Copy out all the records, substituting "tan siding" for every occurrence of "beige siding" and leaving everything else as it stands.
+--
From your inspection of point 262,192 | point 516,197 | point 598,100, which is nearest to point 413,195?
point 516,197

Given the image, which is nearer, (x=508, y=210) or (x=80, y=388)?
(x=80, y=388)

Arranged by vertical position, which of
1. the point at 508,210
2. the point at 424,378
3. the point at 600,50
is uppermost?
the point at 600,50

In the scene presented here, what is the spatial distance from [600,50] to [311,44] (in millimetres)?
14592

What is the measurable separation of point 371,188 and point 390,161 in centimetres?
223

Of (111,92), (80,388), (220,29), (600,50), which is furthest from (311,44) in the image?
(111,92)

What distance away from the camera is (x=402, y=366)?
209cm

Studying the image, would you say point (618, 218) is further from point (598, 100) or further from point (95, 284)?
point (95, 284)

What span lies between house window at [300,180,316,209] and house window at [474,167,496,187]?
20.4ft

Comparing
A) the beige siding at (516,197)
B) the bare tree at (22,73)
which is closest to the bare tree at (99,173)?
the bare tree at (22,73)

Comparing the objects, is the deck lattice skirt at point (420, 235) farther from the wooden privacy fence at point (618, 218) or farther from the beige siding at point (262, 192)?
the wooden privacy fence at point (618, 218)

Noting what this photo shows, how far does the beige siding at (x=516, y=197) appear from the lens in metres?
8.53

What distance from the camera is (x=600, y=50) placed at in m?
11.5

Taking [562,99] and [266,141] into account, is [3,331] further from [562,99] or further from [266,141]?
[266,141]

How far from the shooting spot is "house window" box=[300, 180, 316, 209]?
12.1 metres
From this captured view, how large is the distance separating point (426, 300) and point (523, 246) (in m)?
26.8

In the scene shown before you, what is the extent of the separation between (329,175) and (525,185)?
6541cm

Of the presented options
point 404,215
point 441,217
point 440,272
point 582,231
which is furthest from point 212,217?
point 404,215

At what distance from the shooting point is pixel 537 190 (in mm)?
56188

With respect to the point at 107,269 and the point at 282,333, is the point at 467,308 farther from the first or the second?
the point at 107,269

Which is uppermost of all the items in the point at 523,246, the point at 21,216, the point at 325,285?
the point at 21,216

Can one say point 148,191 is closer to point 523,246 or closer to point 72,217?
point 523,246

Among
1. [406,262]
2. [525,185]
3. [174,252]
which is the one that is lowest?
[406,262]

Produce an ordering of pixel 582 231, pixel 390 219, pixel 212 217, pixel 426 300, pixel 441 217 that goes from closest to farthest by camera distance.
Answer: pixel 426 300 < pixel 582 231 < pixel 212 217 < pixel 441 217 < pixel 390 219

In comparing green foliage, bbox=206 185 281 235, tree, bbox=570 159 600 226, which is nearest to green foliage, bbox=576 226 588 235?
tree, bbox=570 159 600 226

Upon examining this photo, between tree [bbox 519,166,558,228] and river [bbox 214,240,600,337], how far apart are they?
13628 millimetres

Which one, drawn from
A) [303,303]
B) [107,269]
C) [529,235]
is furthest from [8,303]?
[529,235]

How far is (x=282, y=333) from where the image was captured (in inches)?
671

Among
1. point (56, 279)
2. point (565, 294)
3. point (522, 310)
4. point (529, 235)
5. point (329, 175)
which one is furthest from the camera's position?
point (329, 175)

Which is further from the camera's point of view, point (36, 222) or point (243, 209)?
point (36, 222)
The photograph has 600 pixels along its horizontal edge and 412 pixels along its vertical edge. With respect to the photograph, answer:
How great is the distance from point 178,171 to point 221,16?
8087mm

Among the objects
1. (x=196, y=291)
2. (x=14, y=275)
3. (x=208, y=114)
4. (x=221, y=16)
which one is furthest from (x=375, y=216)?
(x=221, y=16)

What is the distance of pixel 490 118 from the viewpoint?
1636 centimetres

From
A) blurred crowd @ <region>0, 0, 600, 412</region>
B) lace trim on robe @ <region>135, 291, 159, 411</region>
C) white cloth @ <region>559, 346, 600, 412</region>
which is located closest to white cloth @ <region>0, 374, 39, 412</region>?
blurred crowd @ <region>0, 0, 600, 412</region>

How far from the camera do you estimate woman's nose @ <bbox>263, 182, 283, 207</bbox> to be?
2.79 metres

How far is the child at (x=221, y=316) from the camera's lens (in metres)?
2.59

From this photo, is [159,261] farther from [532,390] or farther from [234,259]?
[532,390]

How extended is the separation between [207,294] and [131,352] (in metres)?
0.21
+--
→ The output:
From your inspection of point 262,192 | point 516,197 | point 598,100, which is nearest to point 413,195?
point 516,197

Given the image, which is nearer, (x=508, y=210) or (x=80, y=388)?
(x=80, y=388)

Arranged by vertical position, which of
1. the point at 508,210
2. the point at 424,378
3. the point at 600,50
is uppermost?
the point at 600,50

In the scene presented here, what is the spatial distance from [600,50] to [311,44] (in millimetres)?
14592

What is the measurable separation of point 371,188 and point 390,161 in centimetres?
223

Of (111,92), (80,388), (220,29), (600,50), which is furthest from (311,44) in the image?
(111,92)

What distance away from the camera is (x=402, y=366)?
209cm

Studying the image, would you say point (618, 218) is further from point (598, 100) or further from point (95, 284)?
point (95, 284)

What span lies between house window at [300,180,316,209] and house window at [474,167,496,187]?
20.4ft

Comparing
A) the tan siding at (516,197)
B) the bare tree at (22,73)
which is closest to the bare tree at (99,173)?
the bare tree at (22,73)

Comparing the objects, is the deck lattice skirt at point (420, 235) farther from the wooden privacy fence at point (618, 218) or farther from the tan siding at point (262, 192)?
the wooden privacy fence at point (618, 218)

Noting what this photo shows, how far does the tan siding at (x=516, y=197) appear from the lens in metres?
8.53

What distance from the camera is (x=600, y=50) placed at in m?
11.5

Taking [562,99] and [266,141] into account, is [3,331] further from [562,99] or further from [266,141]?
[266,141]

How far from the shooting spot is "house window" box=[300, 180, 316, 209]?
12.1 metres
From this captured view, how large is the distance separating point (426, 300) and point (523, 246) (in m)?
26.8

In the scene shown before you, what is the extent of the separation between (329,175) and (525,185)?
6541cm

Of the presented options
point 404,215
point 441,217
point 440,272
point 582,231
which is furthest from point 212,217?
point 404,215

At what distance from the shooting point is pixel 537 190 (in mm)?
56188

With respect to the point at 107,269 and the point at 282,333, is the point at 467,308 farther from the first or the second?
the point at 107,269

Which is uppermost of all the items in the point at 523,246, the point at 21,216, the point at 325,285?
the point at 21,216

Can one say point 148,191 is closer to point 523,246 or closer to point 72,217?
point 523,246

Among
1. [406,262]
2. [525,185]
3. [174,252]
which is the one that is lowest?
[406,262]

Produce an ordering of pixel 582 231, pixel 390 219, pixel 212 217, pixel 426 300, pixel 441 217 that goes from closest to farthest by camera distance.
Answer: pixel 426 300 < pixel 582 231 < pixel 212 217 < pixel 441 217 < pixel 390 219

In comparing green foliage, bbox=206 185 281 235, tree, bbox=570 159 600 226, which is nearest to green foliage, bbox=576 226 588 235?
tree, bbox=570 159 600 226

Upon examining this photo, between tree [bbox 519,166,558,228] and river [bbox 214,240,600,337], how far apart are they?
13628 millimetres

Which one, drawn from
A) [303,303]
B) [107,269]
C) [529,235]
is furthest from [8,303]?
[529,235]

How far is (x=282, y=333) from where the image was captured (in inches)?
671

Among
1. point (56, 279)
2. point (565, 294)
3. point (522, 310)
4. point (529, 235)
5. point (329, 175)
which one is furthest from the camera's position?
point (329, 175)

Which is further from the camera's point of view, point (36, 222) or point (243, 209)?
point (36, 222)
The photograph has 600 pixels along its horizontal edge and 412 pixels along its vertical edge. With respect to the photograph, answer:
How great is the distance from point 178,171 to point 221,16?
8087mm

Among the objects
1. (x=196, y=291)
2. (x=14, y=275)
3. (x=208, y=114)
4. (x=221, y=16)
which one is furthest from (x=375, y=216)?
(x=221, y=16)

What is the distance of pixel 490 118 from the viewpoint?
1636 centimetres

From
A) blurred crowd @ <region>0, 0, 600, 412</region>
B) lace trim on robe @ <region>135, 291, 159, 411</region>
C) white cloth @ <region>559, 346, 600, 412</region>
which is located closest to white cloth @ <region>0, 374, 39, 412</region>?
blurred crowd @ <region>0, 0, 600, 412</region>

How far from the camera do you estimate woman's nose @ <bbox>263, 182, 283, 207</bbox> to be?
2.79 metres

How far is the child at (x=221, y=316) from the camera's lens (in metres)?
2.59

From this photo, is [159,261] farther from [532,390] or farther from [234,259]?
[532,390]

How extended is the separation between [207,294] and [131,352] (in metres)?
0.21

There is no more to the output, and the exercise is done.